= Anscombe-Aumann subjective expected utility model =

In decision theory, the Anscombe-Aumann subjective expected utility model (also known as Anscombe-Aumann framework, Anscombe-Aumann approach, or Anscombe-Aumann representation theorem) is a framework to formalizing subjective expected utility (SEU) developed by Frank Anscombe and Robert Aumann.

Anscombe and Aumann's approach can be seen as an extension of Savage's framework to deal with more general acts, leading to a simplification of Savage's representation theorem. It can also be described as a middle-course theory that deals with both objective uncertainty (as in the von Neumann-Morgenstern framework) and subjective uncertainty (as in Savage's framework).

The Anscombe-Aumann framework builds upon previous work by Savage, von Neumann, and Morgenstern on the theory of choice under uncertainty and the formalization of SEU. It has since become one of the standard approaches to choice under uncertainty, serving as the basis for alternative models of decision theory such as maxmin expected utility, multiplier preferences and choquet expected utility.

== Setup ==

=== Roulette lotteries and horse lotteries ===

The Anscombe-Aumann framework is essentially the same as Savage's, dealing with primitives $(\Omega, X, F, \succsim)$. The only difference is that now the set of acts $F$ consists of functions $f: \Omega \to \Delta (X)$, where $\Delta (X)$ is the set of lotteries over outcomes $X$.

This way, Anscombe and Aumann differentiate between the subjective uncertainty over the states $\Omega$ (referred to as a horse lottery), and the objective uncertainty given by the acts $f$ (referred to as roulette lotteries).

Importantly, such assumption greatly simplifies the proof of an expected utility representation, since it gives the set $F$ a linear structure inherited from $\Delta(X)$. In particular, we can define a mixing operation: given any two acts $f, g \in F$ and $\alpha \in [0,1]$, we have the act $\alpha f + (1-\alpha) g \in F$ define by

$(\alpha f + (1-\alpha) g) (\omega) = \alpha f (\omega) + (1-\alpha) g (\omega) \in \Delta (X)$

for all $\omega \in \Omega$.

=== Expected utility representation ===

As in Savage's model, we want to derive conditions on the primitives $(\Omega, X, F, \succsim)$ such that the preference $\succsim$ can be represented by expected-utility maximization.

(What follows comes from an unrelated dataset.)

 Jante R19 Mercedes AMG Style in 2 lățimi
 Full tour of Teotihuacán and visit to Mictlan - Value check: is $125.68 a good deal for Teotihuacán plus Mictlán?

Since acts are now themselves lotteries, however, such representation involves a probability distribution $p \in \Delta (\Omega)$ and a utility function $u: X \to \mathbb R$ which must satisfy

$f \succsim g \iff \int_{\Omega} \mathop{\mathbb{E}}_{x \sim f(\omega)} \left[u(x)\right] \text{d}p(\omega) \geq \int_{\Omega} \mathop{\mathbb{E}}_{x \sim g(\omega)} \left[u(x)\right] \text{d}p(\omega).$

== Axioms ==

Anscombe and Aumann posit the following axioms regarding $\succsim$:

- Axiom 1 (Preference relation) : $\succsim$ is complete (for all $f, g \in F$, it's true that $f \succsim g$ or $g \succsim f$) and transitive.
- Axiom 2 (Independence axiom): given $f, g \in F$, we have that

$f \succsim g \iff \alpha f + (1-\alpha) h \succsim \alpha g + (1-\alpha) h$

for any $h \in F$ and $\alpha \in [0,1]$.

- Axiom 3 (Archimedean axiom): for any $f, g, h$ such that $f \succ g \succ h$, there exist $\alpha, \beta \in (0,1)$ such that

$\alpha f + (1-\alpha) h \succ g \succ \beta f + (1-\beta) h.$

For any act $f \in F$ and state $\omega \in \Omega$, let $f_{\omega} \equiv f(\omega)$ be the constant act with value $f(\omega)$.

- Axiom 4 (Monotonicity): given acts $f, g \in F$, we have

$f_{\omega} \succsim g_{\omega} \text{ } \forall \omega \in \Omega \implies f \succsim g.$

- Axiom 5 (Non-triviality): there exist acts $f, f' \in F$ such that $f \succ f'$.

== Anscombe-Aumann representation theorem ==

Theorem: given an environment $(\Omega, X, F, \succsim)$, the preference relation $\succsim$ satisfies Axioms 1-5 if and only if there exist a probability distribution $p \in \Delta(\Omega)$ and a non-constant utility function $u: X \to \mathbb R$ such that

$f \succsim g \iff \int_{\Omega} \mathop{\mathbb{E}}_{x \sim f(\omega)} \left[u(x)\right] \text{d}p(\omega) \geq \int_{\Omega} \mathop{\mathbb{E}}_{x \sim g(\omega)} \left[u(x)\right] \text{d}p(\omega)$

for all acts $f, g$. Furthermore, $p$ is unique and $u$ is unique up to positive affine transformations.